In fact, as in all of Dreyer’s work, this resurrection, this ultimate spiritual manifestation, privileges the physical, the erotic. For example, Inger gnaws on the cheek of a husband she continues to regard as a lover – after all, this is the resurrection of a body (6). Although Dreyer may have been “a deeply religious man” and “a good Christian” (7), and in spite of his characters’ rhetoric, the resurrection in Ordet need not be read as religious. The story of a woman who is put into a death-like sleep at midnight, suspending time, as well as the intervention of a wandering saviour, belong as much to fairy-tales (e.g. Snow White or Sleeping Beauty) and folklore as Christian narrative. To find out, however, what it might be like for a dead woman to rejoin the real world, we have to wait for the harrowing sixth season of Buffy the Vampire Slayer (Joss Whedon et al, 2001-2002).

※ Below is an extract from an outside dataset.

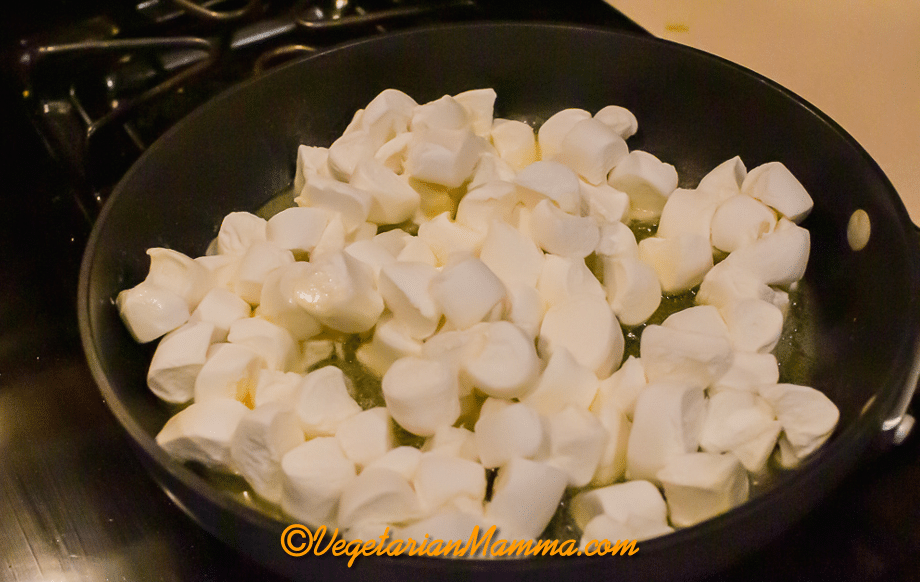 In a large sauce pan, melt the butter and add marshmallows. Stir until well combined and melted.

Both Vampyr and, in a sense, The President (Præsidenten, 1919) feature resurrections of dead women, but the real companion piece to Ordet is the comedy The Master of the House (Du Skal aere din Hust, 1925) – its contemporary setting rare in Dreyer’s work. In both, a housewife has too many demands made on her in the film’s first half, and disappears from most of its second, until she “rises” again. Both are ultimately about marriage; in Ordet, Anders has to choose between two types of marriage, both given due weight in the film: the hierarchical, loveless arrangement of convenience of the older characters, and the relatively equal, love match of Inger and Mikkel (Emil Hass Christensen). And in both, the re-animation of a stopped clock indicates the moral and spiritual regeneration of morally and spiritually inert men.

Endnotes

  1. The Danish word for the director’s credit is usually “instruktion”.
  2. These films are adaptations of plays respectively by Hans Wiers-Jenssens, W.O. Somin, Kaj Munk and Hjalmar Söderberg. For the negative criticism, see Tom Milne, The Cinema of Carl Dreyer, A.S. Barnes and A. Zwemmer, New York and London, 1971, p. 167; Casper Tybjerg, “Film Art as Passion”, in the booklet accompanying the British Film Institute DVD of Ordet, 2006; Kirk Bond, “The World of Carl Dreyer”, Film Quarterly vol. 19, no. 1, Autumn 1965, p. 36.
  3. Truffaut conjectured that the sequence shots were inspired by Hitchcock’s long-take experiments in Rope (1948). François Truffaut, The Films of My Life, Da Capo, 1994, p. 49 (original article first published in 1969).
  4. Architecture is the subject of the shorts The Village Church (Landsbykirken, 1947) and A Castle within a Castle (Et Slot I Et Slot, 1954).
  5. Christine Brooke-Rose, “Historical Genres/Theoretical Genres: A Discussion of Todorov on the Fantastic”, New Literary History vol. 8, no. 1, Autumn 1976, p. 150.
  6. Milne, pp. 164, 167. See also the curiously Buñuellian bathing of Jesus’ feet by Mary Magdelene in Leaves from Satan’s Book (Blade af Satans Bog, 1919); in both, the word (Ordet) is definitely made flesh.
  7. Herbert G. Luft, “Carl Dreyer: A Master of his Craft”, The Quarterly of Film, Radio & Television vol. 11, no. 2, Winter 1956, pp. 182, 195.

About The Author

Darragh O’Donoghue is an archivist at Tate Britain, and is completing a PhD with the Department of Art, University of Reading.